▸ Exercise: Looking at the entries below, state how many lines contain the word "name". Give the number alone.

▸ Data:

------------------------------

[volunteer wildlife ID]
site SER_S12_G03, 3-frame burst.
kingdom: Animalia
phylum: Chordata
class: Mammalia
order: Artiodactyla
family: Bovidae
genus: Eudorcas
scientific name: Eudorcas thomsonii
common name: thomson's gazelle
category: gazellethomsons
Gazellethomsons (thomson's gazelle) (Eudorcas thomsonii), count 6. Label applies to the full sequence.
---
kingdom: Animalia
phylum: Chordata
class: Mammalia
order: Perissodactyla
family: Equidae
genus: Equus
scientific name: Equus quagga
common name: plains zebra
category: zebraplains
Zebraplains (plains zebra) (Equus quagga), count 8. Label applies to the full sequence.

------------------------------

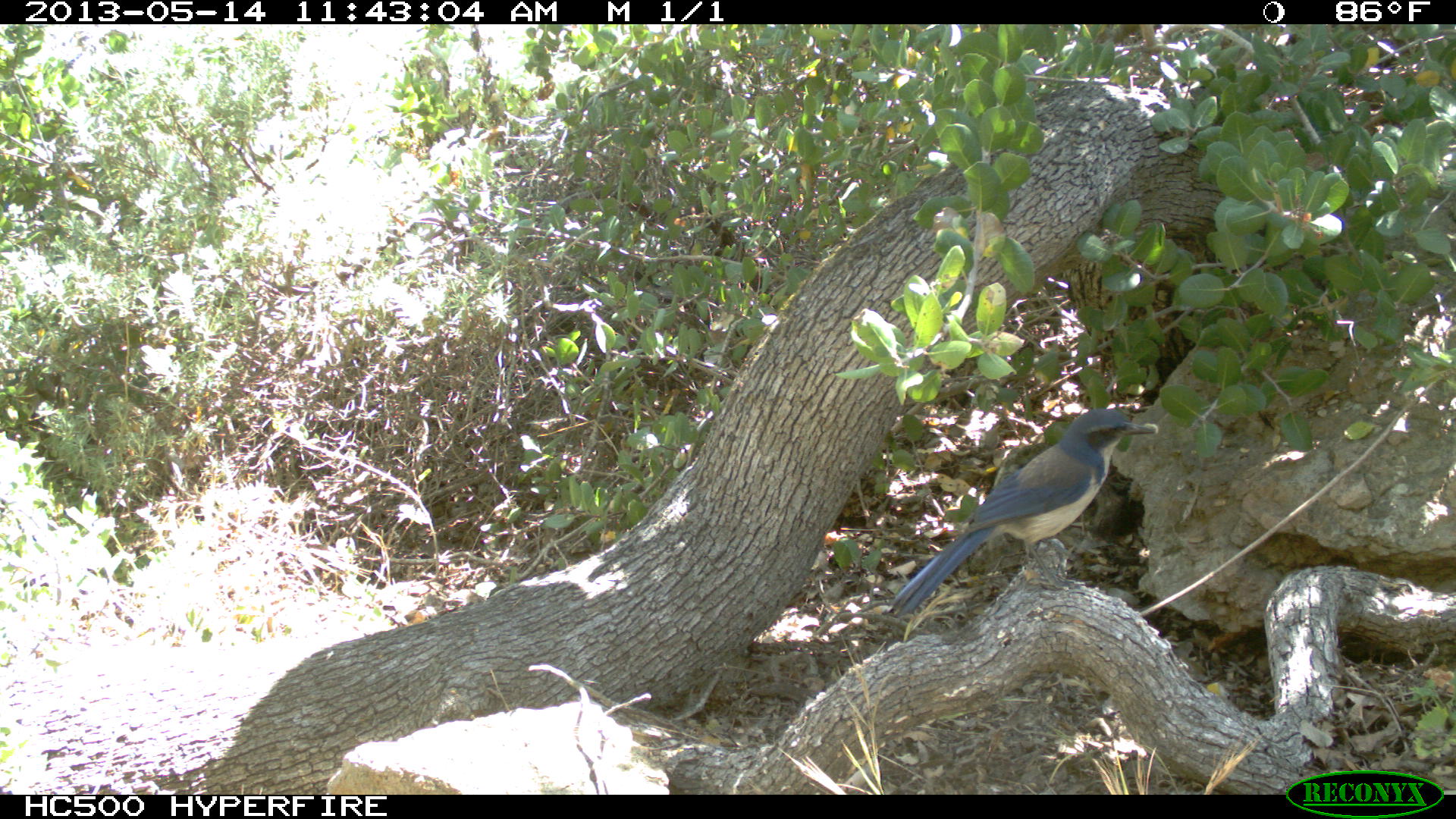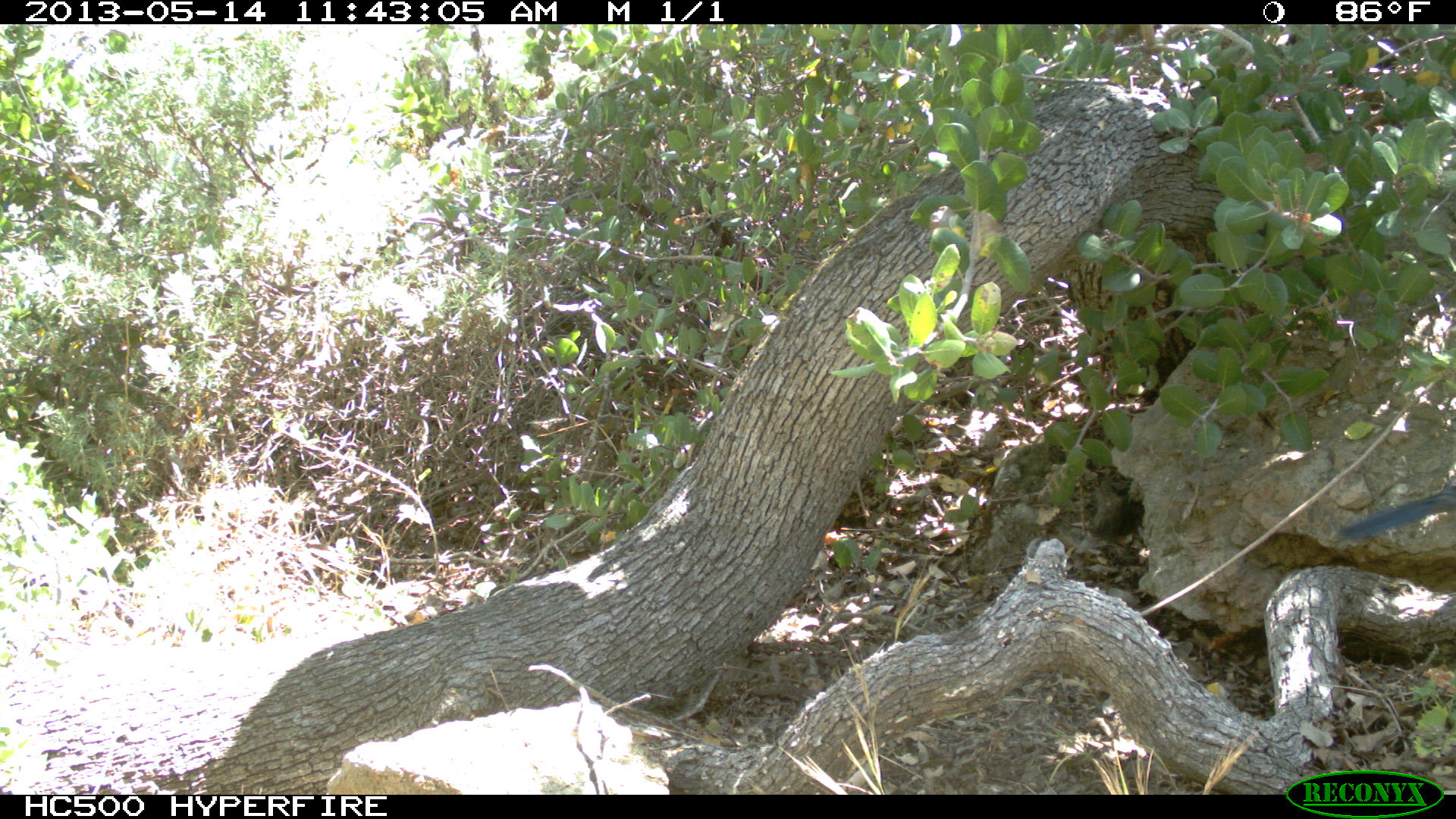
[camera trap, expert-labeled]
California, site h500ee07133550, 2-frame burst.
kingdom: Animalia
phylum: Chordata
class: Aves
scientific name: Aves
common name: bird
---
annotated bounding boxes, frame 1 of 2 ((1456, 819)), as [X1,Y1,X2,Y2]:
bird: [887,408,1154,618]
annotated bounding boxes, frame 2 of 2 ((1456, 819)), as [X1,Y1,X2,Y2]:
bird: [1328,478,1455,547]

------------------------------

▸ Your solution: 6